They’re called, “Military Brats,” somewhat derisively. To some outside the military lifestyle, kids who often have to move with their parents from duty station to duty station, and therefore school to school, cannot possibly be getting everything they need from their childhood. Those who have grown up in a military family, however, can attest to some key strengths that kids growing up in a military household tend to develop more quickly and keenly than their civilian-household counterparts. Here are five examples:
A Cosmopolitan Nature
When she’s twenty-one, your daughter may be sitting in a European history class in college, explaining to her peers how you took her through the Brandenburg Gate.
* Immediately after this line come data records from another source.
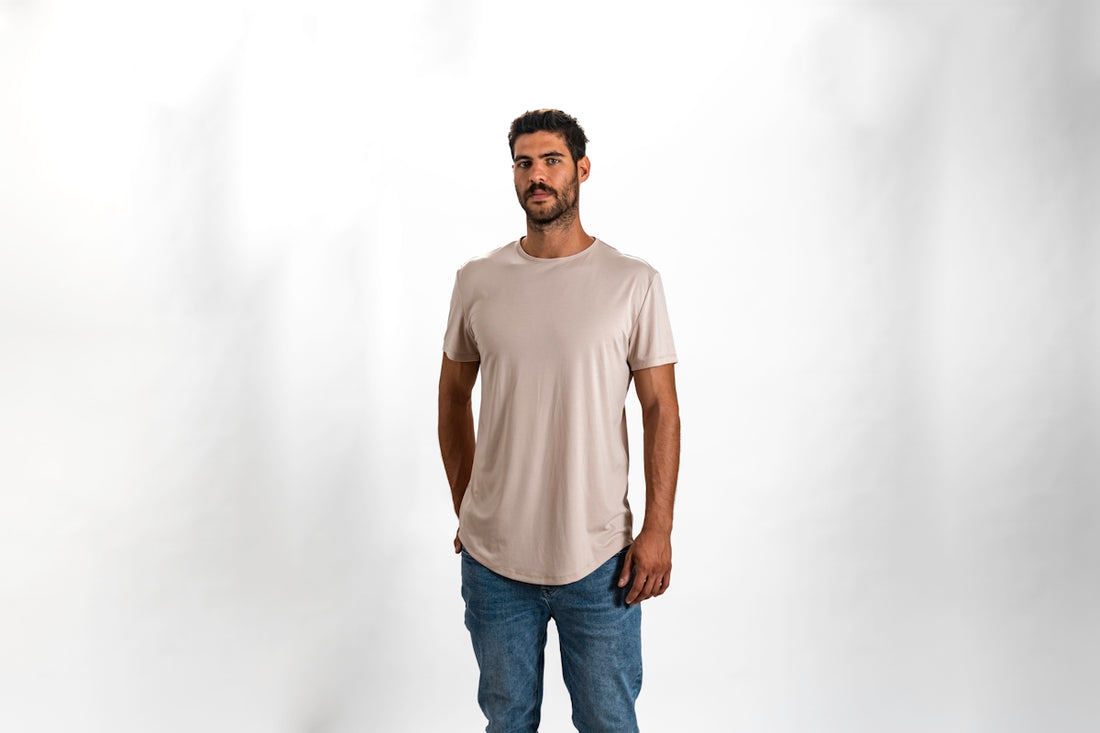 a man standing in a white shirt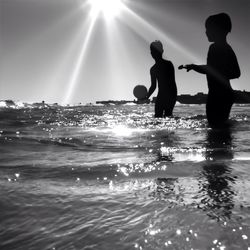 Low angle view of children playing in sea against sky on sunny day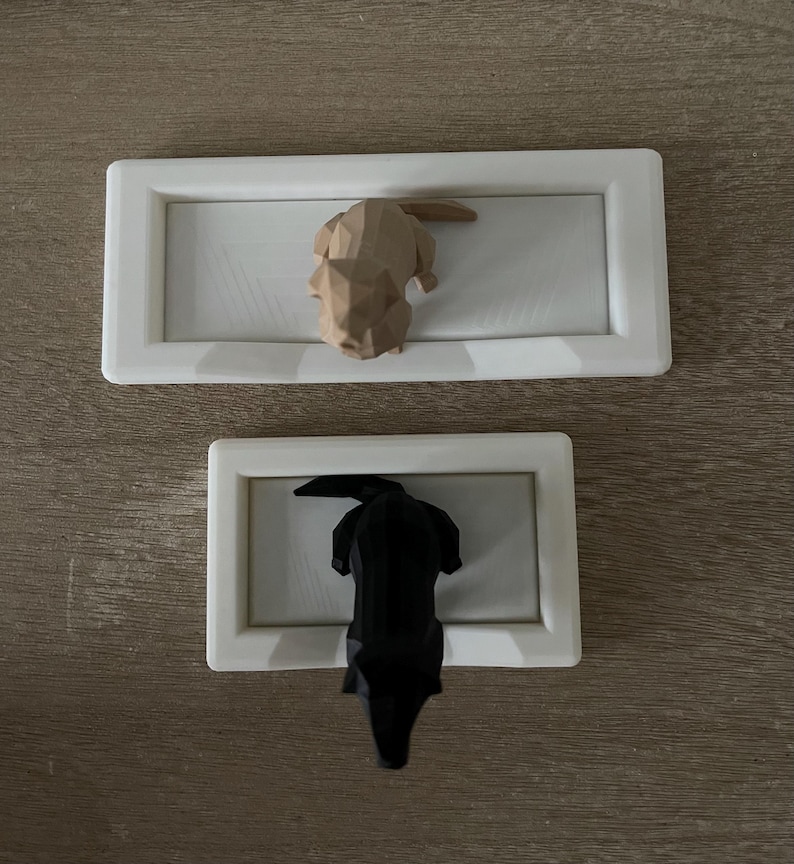Puede incluir: Dos piezas decorativas de arte mural. La pieza superior presenta una escultura de perro geom&eacute;trico marr&oacute;n claro dentro de un marco rectangular blanco. La pieza inferior tiene una escultura de perro geom&eacute;trico negro en un marco similar.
Your son may explain to his world literature class how the parchment looked on the 1500-year-old haikus he saw displayed in the art museum in Okinawa.
It has long been known by those who travel that traveling broadens the mind and opens us up to new perspectives on life – something that those who do not travel may never discover.
And all of this is compounded when you consider the opportunities military children have to learn many different languages! The opportunity to learn and expand horizons is endless. Giving your children an early appreciation for the world is a huge benefit of military lifestyle.
Improvisation and Flexibility
A military family must be flexible. As adults, it can often be hard for people to “learn” to be flexible, but military kids are taught flexibility right out of the womb. It’s hard to get rigidly entrenched in a set of habits if your life circumstances don’t stay constant long enough for you to do so. The result is that military kids are more easily adapted to new and potentially stressful situations because they’ve been conditioned to be so resilient and adaptive – it’s all they know. This makes military children very skilled at coming up with creative solutions and improvising in tough or challenging situations.
Fortitude and Maturity
Nobody likes dealing with hardships, but as the old saying goes, that which doesn’t kill you can only make you stronger. Military kids have to deal with difficult situations often – like separation from family and friends, general uncertainties, and other concerns that other kids their age may not be facing. With the right support (and the right support is out there), your children can come away from these situations with a new sense of toughness and fortitude, as well as maturity.
Community and Social Skills
When you move from school to school, you need to learn how to make new friends quickly. This translates into the ability to navigate complicated social situations later in life with ease. Now, instead of being nervous when your son’s boss asks him to a holiday cocktail party, he’ll be confident, knowing that he can walk into just about any room and find someone to talk to.
Similarly, the military is its own tight-knit community, and military kids themselves often share a unique bond with one another.
A Sense of Civic Duty and a Commitment to Service
Children get their values from their parents. Now, while those values may change over time, their roots are often with us for life. Children of military parents see examples every day of people who wake up every morning and sacrifice for their family, their community, their branch of service and comrades in arms, and their country. Those children see first-hand the necessity of civic virtue, and of placing, as the Air Force’s Core Value states, “Service Before Self.”
So then, while growing up in a military family does have its challenges, it’s clear that there are also many benefits as well. Your child is a part of a very large community that takes care of its own and will develop some great character traits as he or she grows up as a “military brat.”